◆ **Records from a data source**
====================

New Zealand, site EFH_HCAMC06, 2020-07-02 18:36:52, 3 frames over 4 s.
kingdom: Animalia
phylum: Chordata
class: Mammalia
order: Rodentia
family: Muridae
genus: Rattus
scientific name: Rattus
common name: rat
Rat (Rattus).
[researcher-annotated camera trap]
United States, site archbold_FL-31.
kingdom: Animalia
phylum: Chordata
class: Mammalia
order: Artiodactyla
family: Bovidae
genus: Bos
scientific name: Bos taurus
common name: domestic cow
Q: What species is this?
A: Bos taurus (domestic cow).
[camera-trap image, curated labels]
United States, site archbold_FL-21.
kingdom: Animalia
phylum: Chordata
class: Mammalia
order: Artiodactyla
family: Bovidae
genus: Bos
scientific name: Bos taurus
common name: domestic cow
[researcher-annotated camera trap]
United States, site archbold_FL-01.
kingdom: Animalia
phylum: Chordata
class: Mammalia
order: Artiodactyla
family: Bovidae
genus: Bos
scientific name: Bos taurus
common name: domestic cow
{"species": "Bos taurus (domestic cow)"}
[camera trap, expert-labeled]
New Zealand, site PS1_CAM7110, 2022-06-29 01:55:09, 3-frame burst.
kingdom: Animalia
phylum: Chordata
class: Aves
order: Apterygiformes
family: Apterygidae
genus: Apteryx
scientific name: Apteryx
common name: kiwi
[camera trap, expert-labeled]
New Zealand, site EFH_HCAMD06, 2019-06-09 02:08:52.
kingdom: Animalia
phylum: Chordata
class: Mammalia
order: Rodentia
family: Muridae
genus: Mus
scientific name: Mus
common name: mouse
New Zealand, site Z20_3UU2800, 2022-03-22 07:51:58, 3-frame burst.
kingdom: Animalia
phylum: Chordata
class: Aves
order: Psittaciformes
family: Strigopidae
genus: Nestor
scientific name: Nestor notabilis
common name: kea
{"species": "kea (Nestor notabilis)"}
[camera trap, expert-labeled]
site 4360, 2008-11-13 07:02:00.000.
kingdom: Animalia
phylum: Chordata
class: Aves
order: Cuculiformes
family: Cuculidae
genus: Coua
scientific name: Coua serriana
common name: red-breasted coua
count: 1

====================

◆ **Task to complete**
Produce a verbatim copy of each record above.

◆ **Answer space**
New Zealand, site EFH_HCAMC06, 2020-07-02 18:36:52, 3 frames over 4 s.
kingdom: Animalia
phylum: Chordata
class: Mammalia
order: Rodentia
family: Muridae
genus: Rattus
scientific name: Rattus
common name: rat
Rat (Rattus).
[researcher-annotated camera trap]
United States, site archbold_FL-31.
kingdom: Animalia
phylum: Chordata
class: Mammalia
order: Artiodactyla
family: Bovidae
genus: Bos
scientific name: Bos taurus
common name: domestic cow
Q: What species is this?
A: Bos taurus (domestic cow).
[camera-trap image, curated labels]
United States, site archbold_FL-21.
kingdom: Animalia
phylum: Chordata
class: Mammalia
order: Artiodactyla
family: Bovidae
genus: Bos
scientific name: Bos taurus
common name: domestic cow
[researcher-annotated camera trap]
United States, site archbold_FL-01.
kingdom: Animalia
phylum: Chordata
class: Mammalia
order: Artiodactyla
family: Bovidae
genus: Bos
scientific name: Bos taurus
common name: domestic cow
{"species": "Bos taurus (domestic cow)"}
[camera trap, expert-labeled]
New Zealand, site PS1_CAM7110, 2022-06-29 01:55:09, 3-frame burst.
kingdom: Animalia
phylum: Chordata
class: Aves
order: Apterygiformes
family: Apterygidae
genus: Apteryx
scientific name: Apteryx
common name: kiwi
[camera trap, expert-labeled]
New Zealand, site EFH_HCAMD06, 2019-06-09 02:08:52.
kingdom: Animalia
phylum: Chordata
class: Mammalia
order: Rodentia
family: Muridae
genus: Mus
scientific name: Mus
common name: mouse
New Zealand, site Z20_3UU2800, 2022-03-22 07:51:58, 3-frame burst.
kingdom: Animalia
phylum: Chordata
class: Aves
order: Psittaciformes
family: Strigopidae
genus: Nestor
scientific name: Nestor notabilis
common name: kea
{"species": "kea (Nestor notabilis)"}
[camera trap, expert-labeled]
site 4360, 2008-11-13 07:02:00.000.
kingdom: Animalia
phylum: Chordata
class: Aves
order: Cuculiformes
family: Cuculidae
genus: Coua
scientific name: Coua serriana
common name: red-breasted coua
count: 1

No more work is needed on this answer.